__Problem 1__
Repeat the part of the essay on physician grief that begins at the words "Dr. Bhardwaj is" and stops after "on a busy night.".
__Problem 2__
Do these statements agree with the essay on physician grief? (a) The teenager in the resident's case survived the cardiac arrest. (b) Every resident shared a story during the first activity. (c) The author cared for the young woman with the brain bleed for more than two days. Answer yes or no for each and quote the words that decide it.

__Quoted passage__
*** Block opens ***
Patient Death and Physician Grief

Dr. Prarthna Bhardwaj

Dr. Bhardwaj is a Chief Resident at UMMS – Baystate Medical Center in Springfield, MA

A few months ago, one of my colleagues spoke about ‘Patient Death and Physician Grief’ at a morning conference — somewhat unusual, considering our conferences largely revolve around medical topics. I was stunned by how the next hour unfolded that morning.

The session started off like a traditional morning report with an opening line of the case. Except, we did not dive into a differential diagnosis or dwell on clinical reasoning. The resident spoke about a teenager who had presented after an out-of-hospital cardiac arrest. He had died, despite the best efforts of a solid team. It had deeply affected the resident, as he missed the opportunity to fully process it on a busy night. 

The first activity for the session involved desk partners sharing stories of patient deaths that affected them. Every single resident shared a story. Even normally quiet residents were suddenly talking.

I will embarrassingly admit that I cried a little, recalling one cold winter Thanksgiving day when my patient — a young woman with a toddler, had died of a brain bleed that was too deep for intervention. I took care of her for less than 24 hours, with no opportunity to connect with her as she was comatose on arrival to the hospital. Yet, that one incident affected me so deeply that I vividly remember every detail from that day, 2 years later. I tried to reason out why it affected me — was it because she was nearly the same age as me? Was the sorrow too difficult to bear during the holiday season? Was it the haunting image of her baby’s hushed sobs echoing along the walls of the empty hallways of the medical ICU? Or was it simply hormonal?

I looked around and saw a lot of tears as residents shared their experiences with the larger group. In that 1 hour, everyone allowed themselves to be vulnerable while recounting difficult experiences of taking care of patients who had died and how they coped with patient death. Even though we have mental health support and spiritual services in place at our institution, no one had paused to seek help to cope.
*** Block closes ***
__Dataset records__
*** Block opens ***
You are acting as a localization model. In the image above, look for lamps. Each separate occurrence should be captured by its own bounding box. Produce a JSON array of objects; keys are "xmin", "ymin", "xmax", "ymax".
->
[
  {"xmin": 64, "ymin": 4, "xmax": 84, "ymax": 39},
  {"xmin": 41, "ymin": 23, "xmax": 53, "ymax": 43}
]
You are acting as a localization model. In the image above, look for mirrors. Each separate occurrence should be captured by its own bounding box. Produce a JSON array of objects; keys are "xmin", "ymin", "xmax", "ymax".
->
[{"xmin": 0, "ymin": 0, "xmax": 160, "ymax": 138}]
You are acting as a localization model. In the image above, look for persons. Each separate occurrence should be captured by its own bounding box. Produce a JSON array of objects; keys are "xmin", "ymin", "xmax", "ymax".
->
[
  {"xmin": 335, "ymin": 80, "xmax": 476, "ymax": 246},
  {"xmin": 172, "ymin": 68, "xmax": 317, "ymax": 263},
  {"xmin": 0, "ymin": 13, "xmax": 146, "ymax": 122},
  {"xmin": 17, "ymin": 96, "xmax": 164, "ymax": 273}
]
*** Block closes ***
__Exercise result 1__
Dr. Bhardwaj is a Chief Resident at UMMS – Baystate Medical Center in Springfield, MA

A few months ago, one of my colleagues spoke about ‘Patient Death and Physician Grief’ at a morning conference — somewhat unusual, considering our conferences largely revolve around medical topics. I was stunned by how the next hour unfolded that morning.

The session started off like a traditional morning report with an opening line of the case. Except, we did not dive into a differential diagnosis or dwell on clinical reasoning. The resident spoke about a teenager who had presented after an out-of-hospital cardiac arrest. He had died, despite the best efforts of a solid team. It had deeply affected the resident, as he missed the opportunity to fully process it on a busy night.

__Exercise result 2__
(a) No: "He had died, despite the best efforts of a solid team."
(b) Yes: "Every single resident shared a story."
(c) No: "I took care of her for less than 24 hours"